Plausibly, the river could even be truncated more than that, but I think this gives a reasonably accurate idea of what to expect. The new Disneyland Railroad route will come out of Splash Mountain, cross over Critter Country, then swing back behind the Hungry Bear to a new route directly along the Rivers of America. It will then carry over between Star Wars Land and Frontierland, adjacent to Big Thunder Trail. Another trestle bridge appears to carry the train over guests who are veering off to A Long Time Ago in a Galaxy Far, Far Away.

Given the situation, I think this is about as good as it gets. It looks as though the two major features that were at risk of being lost altogether - the Native American village and Mike Fink's cabin (the former burning settler's cabin) - are just going to be shifted south along with the new waterfront.  The new alignment appears to provide some much-needed visual interest to both the railway and the river. For guests aboard the train, they will now receive a much more rewarding view of the river and a dynamic stretch of crags and waterfalls to cross. For guests on the river and Tom Sawyer Island, the old time, frontier-looking steam trains will actually be clearly visible from Frontierland for the first time in decades. The new waterfront does lose a certain aspect of the far-flung wilderness, since there will be virtually no time along the Mark Twain Riverboat's trip where you will be completely immersed in forest, but under the circumstances it's a relatively small price to pay.

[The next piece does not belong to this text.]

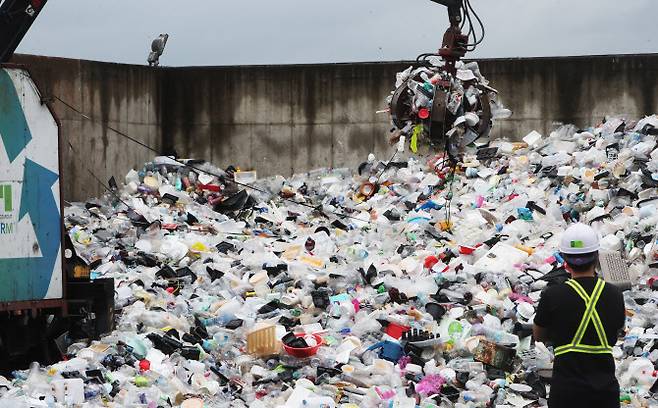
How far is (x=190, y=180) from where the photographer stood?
52.6 feet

Though having made my pitch for respecting Disneyland as a museum, and kvetched over the mounting losses of Disneyland's quiet spaces, I haven't been overly concerned or pessimistic about this project. I don't think I've ever met anyone who is dead set against any changes ever happening to Disneyland, which is part of what can make the blanket rebuttal of "Walt said Disneyland would never be complete, so any changes Disneyland does are automatically pre-approved and you can't be critical of them!" so frustrating. That is usually followed with crude dismissals about critics being emotional, nostalgia-driven haters of everything new, which unnecessarily muddies the discussion. Please, please just end that tiresome cliché. The question is always how necessary the changes are and how well they were done. Does the change actually improve the experience? Or does it diminish the experience? Is the change coherent? Does it respect the integrity, themeing, and pacing of the park, land, or the attraction? Does it respect the historicity of the park, which is important for a park only really set apart by its historicity? Is it merely a change for the sake of marketing or cost-cutting? Is the change any good?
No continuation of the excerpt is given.